A primer in using Java from R - part 1

Introduction

This primer shall consist of two parts and its goal is to provide a walk-through of using resources developed in Java from R. It is structured as more of a “note-to-future-self” rather than a proper educational article, I however hope that some readers may still find it useful. It will also list a set of references that I found very helpful, for which I thank the respective authors.

The primer is split into 2 posts:

  1. In this first one we talk about using of the rJava package to create objects, call methods and work with arrays, we examine the various ways to call Java methods and calling Java code from R directly via execution of shell commands.
  2. In the second one we discuss creating and using custom .jar archives within our R scripts and packages, handling of Java exceptions from R and a quick look at performance comparison between the low and high-level interfaces provided by rJava.
R <3 Java, or maybe not?

R <3 Java, or maybe not?

Calling Java from R directly

Calling Java resources from R directly can be achieved using R’s system() function, which invokes the specified OS command. We can either use an already compiled java class, or invoke the compilation also via a system() call from R. Of course for any real world practical uses, we will probably do the Java coding, compilation and jaring in a Java IDE and provide R with just the final .jar file(s), I however find it helpful to have a small example of the simplest complete case, for which even the following is sufficient. Integrating pre-prepared .jars into an R packages will be covered in detail by the second part of this primer.

Let us show that by writing a very silly dummy class with just 2 methods:

  • main, that prints “Hello World!” + an optional suffix, if provided as argument
  • SayMyName method, that returns a string constructed from “My name is” and getClass().getName()

This HelloWorldDummy.java file can look as follows:

package DummyJavaClassJustForFun;

public class HelloWorldDummy {

  public String SayMyName() {
   return("My name is " + getClass().getName());
  }
  
  public static void main(String[] args) {
    String stringArg = "And that is it.";
    if (args.length > 0) {
      stringArg = args[0];
    }
    System.out.println("Hello, World. " + stringArg);
  }
}

Compilation and execution via bash commands

Now that we have our dummy class ready, we can put together the commands and test them by just executing via a shell, or for RStudio fans, we can test the commands via RStudio’s cool Terminal feature. First, the compilation command, which may look something like the following, assuming that we are in the correct working directory:

$ javac DummyJavaClassJustForFun/HelloWorldDummy.java

Now that we have the class compiled, we can execute the main method, with and without the argument provided:

$ java DummyJavaClassJustForFun/HelloWorldDummy
$ java DummyJavaClassJustForFun/HelloWorldDummy "I like winter"
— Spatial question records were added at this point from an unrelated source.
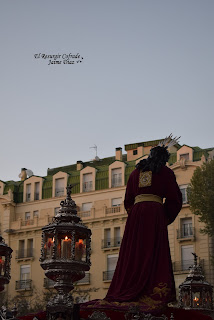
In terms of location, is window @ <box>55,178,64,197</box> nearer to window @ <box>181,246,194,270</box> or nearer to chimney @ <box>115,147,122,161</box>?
chimney @ <box>115,147,122,161</box>

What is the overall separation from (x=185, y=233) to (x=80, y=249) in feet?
103

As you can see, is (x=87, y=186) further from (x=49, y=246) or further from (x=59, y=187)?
(x=49, y=246)

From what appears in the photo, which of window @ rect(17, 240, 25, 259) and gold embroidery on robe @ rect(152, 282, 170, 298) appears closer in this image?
gold embroidery on robe @ rect(152, 282, 170, 298)

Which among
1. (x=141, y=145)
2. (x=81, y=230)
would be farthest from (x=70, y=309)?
(x=141, y=145)

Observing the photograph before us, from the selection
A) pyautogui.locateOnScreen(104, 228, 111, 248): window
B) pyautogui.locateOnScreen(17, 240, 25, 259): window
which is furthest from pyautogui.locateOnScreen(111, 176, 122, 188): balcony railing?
pyautogui.locateOnScreen(17, 240, 25, 259): window

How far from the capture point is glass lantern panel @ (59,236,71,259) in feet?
51.1

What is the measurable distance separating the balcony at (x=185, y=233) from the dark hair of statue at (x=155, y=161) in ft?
102

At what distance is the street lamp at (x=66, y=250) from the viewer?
50.0ft

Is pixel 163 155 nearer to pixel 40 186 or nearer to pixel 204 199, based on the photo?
pixel 204 199

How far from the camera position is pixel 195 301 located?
64.0 feet

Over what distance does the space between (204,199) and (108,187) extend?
1317 cm

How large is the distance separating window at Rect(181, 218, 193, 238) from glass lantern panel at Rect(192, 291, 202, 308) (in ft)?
87.7

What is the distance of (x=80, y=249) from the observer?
620 inches

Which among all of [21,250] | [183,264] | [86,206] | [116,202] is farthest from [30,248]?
[183,264]
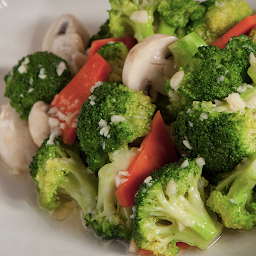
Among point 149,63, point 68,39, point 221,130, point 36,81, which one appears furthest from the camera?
point 68,39

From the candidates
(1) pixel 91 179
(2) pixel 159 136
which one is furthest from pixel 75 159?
(2) pixel 159 136

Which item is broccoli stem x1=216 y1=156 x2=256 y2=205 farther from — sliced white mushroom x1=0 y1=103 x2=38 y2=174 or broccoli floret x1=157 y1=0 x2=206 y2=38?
sliced white mushroom x1=0 y1=103 x2=38 y2=174

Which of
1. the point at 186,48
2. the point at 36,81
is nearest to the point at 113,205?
the point at 186,48

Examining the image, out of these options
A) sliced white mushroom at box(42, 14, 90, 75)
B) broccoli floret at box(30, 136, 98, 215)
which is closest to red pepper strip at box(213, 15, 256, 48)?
sliced white mushroom at box(42, 14, 90, 75)

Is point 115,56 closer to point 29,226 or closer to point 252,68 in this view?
point 252,68

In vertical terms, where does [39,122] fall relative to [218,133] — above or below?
above

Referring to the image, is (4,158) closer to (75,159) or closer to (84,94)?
(75,159)
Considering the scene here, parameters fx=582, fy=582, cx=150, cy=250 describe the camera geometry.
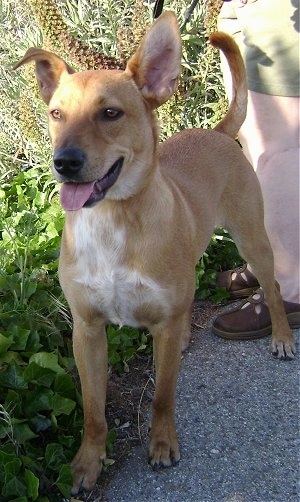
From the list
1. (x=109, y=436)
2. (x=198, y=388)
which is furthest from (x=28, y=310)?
(x=198, y=388)

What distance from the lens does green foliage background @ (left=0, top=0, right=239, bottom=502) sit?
8.61 ft

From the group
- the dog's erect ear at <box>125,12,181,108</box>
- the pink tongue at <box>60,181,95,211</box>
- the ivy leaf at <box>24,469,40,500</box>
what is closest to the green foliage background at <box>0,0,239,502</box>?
the ivy leaf at <box>24,469,40,500</box>

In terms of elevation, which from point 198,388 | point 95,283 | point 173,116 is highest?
point 95,283

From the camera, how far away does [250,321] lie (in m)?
3.82

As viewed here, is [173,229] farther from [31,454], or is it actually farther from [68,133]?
[31,454]

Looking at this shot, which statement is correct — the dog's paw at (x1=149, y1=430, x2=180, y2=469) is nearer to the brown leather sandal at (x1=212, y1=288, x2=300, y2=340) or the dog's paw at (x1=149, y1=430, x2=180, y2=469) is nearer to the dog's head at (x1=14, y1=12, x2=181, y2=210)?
the brown leather sandal at (x1=212, y1=288, x2=300, y2=340)

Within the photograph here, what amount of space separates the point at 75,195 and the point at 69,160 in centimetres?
17

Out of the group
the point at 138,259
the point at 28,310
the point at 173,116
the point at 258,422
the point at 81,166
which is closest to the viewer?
the point at 81,166

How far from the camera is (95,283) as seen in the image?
2514 mm

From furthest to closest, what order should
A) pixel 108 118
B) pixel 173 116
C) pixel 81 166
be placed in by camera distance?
pixel 173 116
pixel 108 118
pixel 81 166

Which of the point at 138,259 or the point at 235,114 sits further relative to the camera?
the point at 235,114

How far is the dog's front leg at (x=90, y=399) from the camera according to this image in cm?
270

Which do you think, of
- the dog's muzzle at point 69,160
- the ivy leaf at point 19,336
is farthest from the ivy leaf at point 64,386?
the dog's muzzle at point 69,160

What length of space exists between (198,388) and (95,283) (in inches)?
46.4
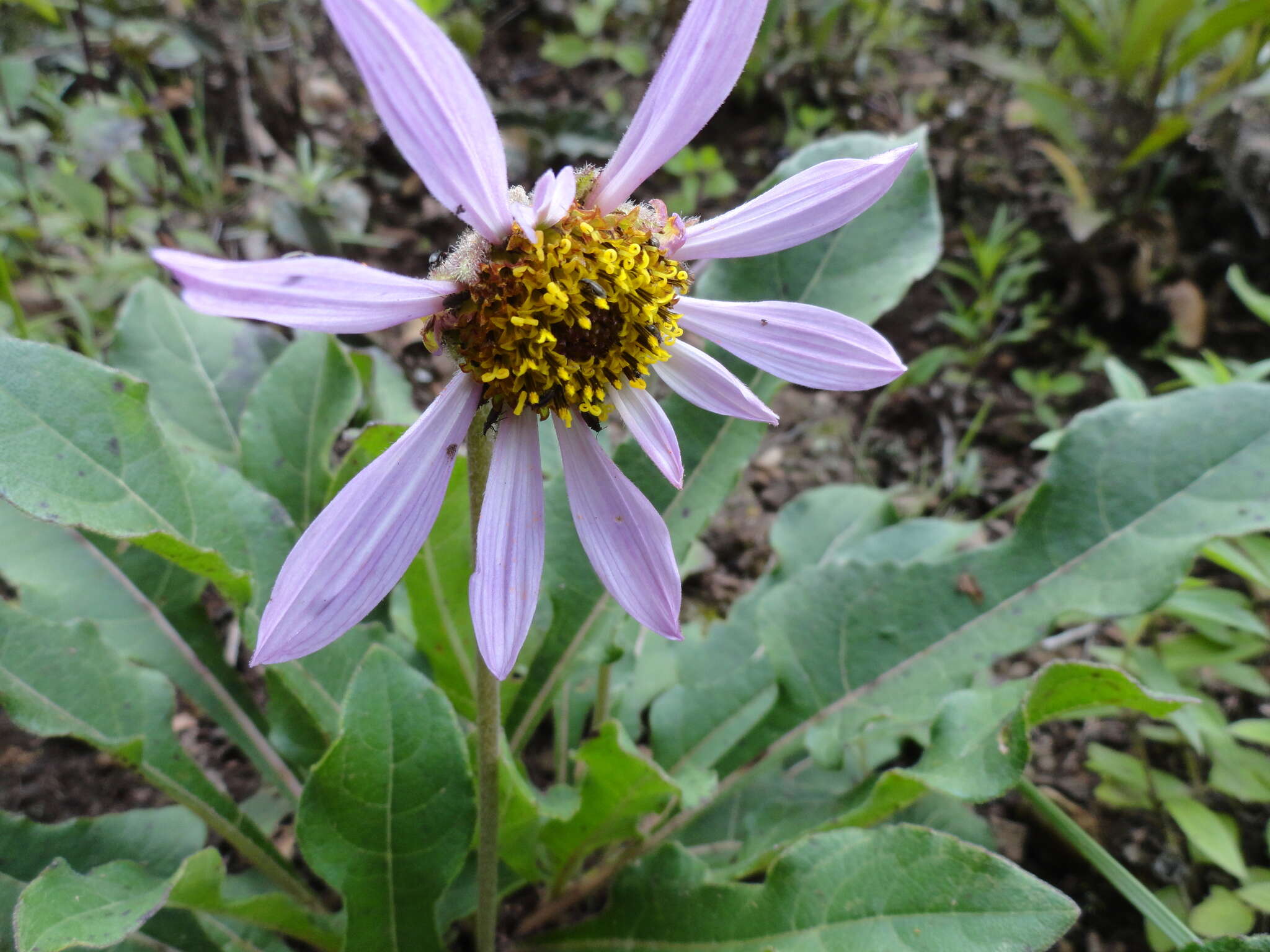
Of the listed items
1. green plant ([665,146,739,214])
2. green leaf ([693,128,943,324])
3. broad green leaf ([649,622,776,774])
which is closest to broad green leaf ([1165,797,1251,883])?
broad green leaf ([649,622,776,774])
In case we need to compile and run with more .jars that are in folder jars/, we specify the folder using -cp (class path):

$ javac -cp "jars/*" DummyJavaClassJustForFun/HelloWorldDummy.java
$ java -cp "jars/*:compile/src" DummyJavaClassJustForFun/HelloWorldDummy

Compilation and execution of Java code from R

Now that we have tested our commands, we can use R to do the compilation via the system function. Do not forget to cd into the correct directory within a single system call if needed:

system('cd data/; javac DummyJavaClassJustForFun/HelloWorldDummy.java')

After that we can also execute the main method, and the main method with one argument specified, just like we did it outside of R, once again using cd to enter the proper working directory if needed:

system('cd data/; java DummyJavaClassJustForFun/HelloWorldDummy')
system('cd data/; java DummyJavaClassJustForFun/HelloWorldDummy "Also I like winter"')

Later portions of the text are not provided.